- [CONSIGNE ÉCRITE] Modifiez l’extrait du texte sur le PFF qui va de « Avec Mohammad Ali » jusqu’à « houlette du PFF. » inclus en y remplaçant « manifestations » par « rassemblements », puis donnez le passage ainsi modifié.

- [PASSAGE FOURNI]

——————————

Avec Mohammad Ali Shah, le PFF menait les batailles sur plusieurs fronts. Lorsque, sous la dictature de Pervez Musharraf, l’armée s’est emparée par la force, au Pakistan, du commerce de la pêche dans les lacs intérieurs du district de Badin, dans la province de Sindh, Shah a mené une série de manifestations et mobilisé l’opinion publique, obligeant ainsi l’armée à se retirer de l’industrie de la pêche. Lorsque les politiques néolibérales des gouvernements, national et provincial, n’ont pas tenu compte des licences des pêcheurs autochtones et ont plutôt vendu aux enchères les lacs sous contrat à de grands propriétaires et à des sociétés commerciales, la communauté de pêcheurs déjà appauvrie a été durement touchée. Elle a mené d’énormes mobilisations et protestations dans tout le Sindh, sous la houlette du PFF.

Le PFF, qui a pu mesurer la dégradation terrible de la baie de l’Indus, est devenu l’une des plus actives associations de défense de l’écologie. Au moment des grandes inondations, le PFF a lutté contre la politique de réaménagement capitaliste qui cherchait à éliminer les villages de pêcheurs pour les remplacer par de grands hôtels, des zones touristiques et de l’agro-industrie. Sous la direction de Shah, le PFF a participé activement à des initiatives régionales et internationales progressistes telles que le Forum des peuples Pakistan-Inde pour la paix et la démocratie (PIPFPD), le Forum mondial des pêcheurs (WFFP) et le Forum social mondial (FSM). Il a joué un rôle clé dans l’organisation du FSM qui s’est tenu à Karachi au Pakistan en 2006 ; il a reçu les délégations du FSM sous une grande tente de 10 000 personnes, essentiellement des pêcheurs.

——————————

- [ENTRÉES ENREGISTRÉES]
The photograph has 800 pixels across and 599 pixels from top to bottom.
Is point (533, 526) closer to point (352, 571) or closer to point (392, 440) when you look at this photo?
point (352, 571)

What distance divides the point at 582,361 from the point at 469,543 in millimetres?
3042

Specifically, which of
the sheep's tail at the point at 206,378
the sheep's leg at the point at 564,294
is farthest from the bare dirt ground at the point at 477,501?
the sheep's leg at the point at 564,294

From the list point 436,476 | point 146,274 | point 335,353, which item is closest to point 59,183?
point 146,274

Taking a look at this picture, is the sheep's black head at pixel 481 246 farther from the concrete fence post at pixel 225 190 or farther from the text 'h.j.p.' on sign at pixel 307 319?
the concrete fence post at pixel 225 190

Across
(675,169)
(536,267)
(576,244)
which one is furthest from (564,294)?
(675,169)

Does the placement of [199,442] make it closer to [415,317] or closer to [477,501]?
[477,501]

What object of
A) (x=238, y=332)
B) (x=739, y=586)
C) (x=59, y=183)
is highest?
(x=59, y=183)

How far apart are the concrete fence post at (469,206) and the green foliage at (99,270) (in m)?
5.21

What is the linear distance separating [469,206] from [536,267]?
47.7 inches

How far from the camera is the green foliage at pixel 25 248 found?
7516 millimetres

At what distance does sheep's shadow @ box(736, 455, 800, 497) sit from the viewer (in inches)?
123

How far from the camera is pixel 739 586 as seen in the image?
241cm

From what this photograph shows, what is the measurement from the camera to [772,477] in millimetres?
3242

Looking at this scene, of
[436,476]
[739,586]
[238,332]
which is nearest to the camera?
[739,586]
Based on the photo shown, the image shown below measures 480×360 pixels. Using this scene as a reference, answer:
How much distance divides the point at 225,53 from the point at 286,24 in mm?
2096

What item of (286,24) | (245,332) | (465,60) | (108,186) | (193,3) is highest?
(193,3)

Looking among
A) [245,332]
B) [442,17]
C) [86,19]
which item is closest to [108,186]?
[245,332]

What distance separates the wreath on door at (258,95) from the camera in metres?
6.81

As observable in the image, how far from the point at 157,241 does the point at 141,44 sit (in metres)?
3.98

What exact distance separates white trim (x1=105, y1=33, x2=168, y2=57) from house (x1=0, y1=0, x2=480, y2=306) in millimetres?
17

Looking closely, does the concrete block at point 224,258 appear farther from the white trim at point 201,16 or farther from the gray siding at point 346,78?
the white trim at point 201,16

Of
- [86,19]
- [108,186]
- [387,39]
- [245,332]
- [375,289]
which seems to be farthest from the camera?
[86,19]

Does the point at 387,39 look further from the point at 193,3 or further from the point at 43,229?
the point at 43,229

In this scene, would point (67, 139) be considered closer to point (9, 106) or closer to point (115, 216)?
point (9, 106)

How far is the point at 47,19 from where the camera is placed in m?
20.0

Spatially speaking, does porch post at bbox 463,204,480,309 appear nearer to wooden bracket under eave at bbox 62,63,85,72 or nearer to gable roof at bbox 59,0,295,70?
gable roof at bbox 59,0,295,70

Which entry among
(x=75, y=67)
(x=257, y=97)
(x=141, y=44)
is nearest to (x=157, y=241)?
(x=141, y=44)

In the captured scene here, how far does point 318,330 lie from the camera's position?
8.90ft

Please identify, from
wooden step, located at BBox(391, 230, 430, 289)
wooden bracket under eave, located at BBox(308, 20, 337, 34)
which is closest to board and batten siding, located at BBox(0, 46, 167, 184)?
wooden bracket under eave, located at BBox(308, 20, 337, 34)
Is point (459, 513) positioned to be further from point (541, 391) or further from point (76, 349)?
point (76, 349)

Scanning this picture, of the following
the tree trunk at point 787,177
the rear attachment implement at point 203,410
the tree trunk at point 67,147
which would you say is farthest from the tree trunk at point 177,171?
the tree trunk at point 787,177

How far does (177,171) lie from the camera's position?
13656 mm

——————————

- [RÉPONSE ÉCRITE]
Avec Mohammad Ali Shah, le PFF menait les batailles sur plusieurs fronts. Lorsque, sous la dictature de Pervez Musharraf, l’armée s’est emparée par la force, au Pakistan, du commerce de la pêche dans les lacs intérieurs du district de Badin, dans la province de Sindh, Shah a mené une série de rassemblements et mobilisé l’opinion publique, obligeant ainsi l’armée à se retirer de l’industrie de la pêche. Lorsque les politiques néolibérales des gouvernements, national et provincial, n’ont pas tenu compte des licences des pêcheurs autochtones et ont plutôt vendu aux enchères les lacs sous contrat à de grands propriétaires et à des sociétés commerciales, la communauté de pêcheurs déjà appauvrie a été durement touchée. Elle a mené d’énormes mobilisations et protestations dans tout le Sindh, sous la houlette du PFF.